In the break between screenings in the Horizon Theater, where the entire Moscow elite was gathered, especially the more disheveled variety, Yurik went to drink some coffee and ended up at the table where Liza was sitting. He didn’t recognize her. But Liza recognized him, and hesitated—was it worth reminding him that they had met? She asked him whether he remembered when he and Marfa were released from the clinic together. His cup froze in his hand.
“Marfa died four years ago. I was at her funeral,” he said.
“Yes, I arranged the funeral. She was my cousin. It was not the right occasion for getting to know someone, of course. But I don’t remember seeing you there.”
“That year, three of the people who were in treatment with us died. Marfa, Mustafa, and Slava. There were twenty-five people in the group. Two of them, as far as I know, pulled themselves together and stayed clean; about eight people started shooting up again; one person was killed; and I don’t know anything about the rest of them. During the first year, everyone got together regularly in meetings, but, little by little, everyone stopped going. That’s in keeping with the statistics, actually. I’ve got to go now.”
It was their second try, and it failed miserably. This rather plump girl, with long hair and a face that looked a bit feral—like that of a fox or a wolf cub—had reminded him of things he wanted to forget. And he promptly forgot about the encounter.
Liza berated herself—what a little idiot she had been! As if she couldn’t pick a better topic. But she liked Yurik still more than she had at the rehab clinic. There was something indefinable in him that she had never sensed in other people, and the commonalities that other thirty-somethings of her acquaintance shared were completely lacking in him; she couldn’t quite put her finger on what the quality was.
After Marfa’s death, Liza adopted her nephew, Timosha, as her own. He was born with a cleft palate and lip—or “harelip,” in the vernacular. This birth defect did not affect his mental development, but it certainly made his own life, and that of his relatives, miserable.

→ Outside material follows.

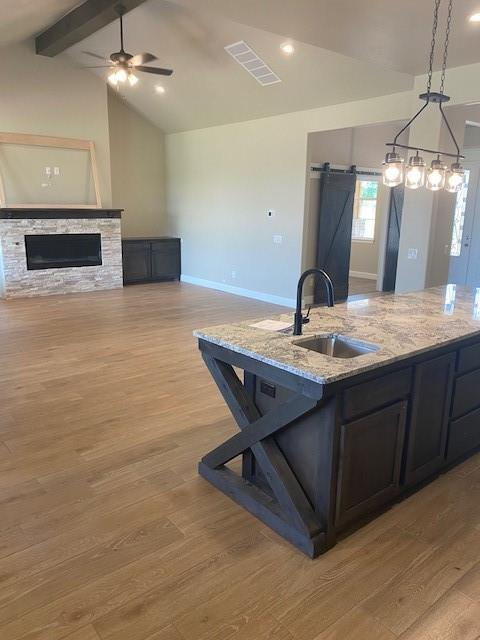 2283 NW 34th Street, Newcastle, Oklahoma, 3 Bedrooms Bedrooms, ,2.5 BathroomsBathrooms,House,For Sale,2283 NW 34th Street,1027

Liza spent a great deal of time with the boy, arranged for consultations with doctors, paid plastic surgeons, and became very emotionally attached to him. Her aunt was only too grateful that she had taken him under her wing. Liza gave up journalism and went to work in a travel agency, as a full partner. Business started booming, in large part thanks to Liza’s talent for talking on the telephone. In addition to the gift of gab, her affable nature, and her sociability, she had a remarkably pleasant voice.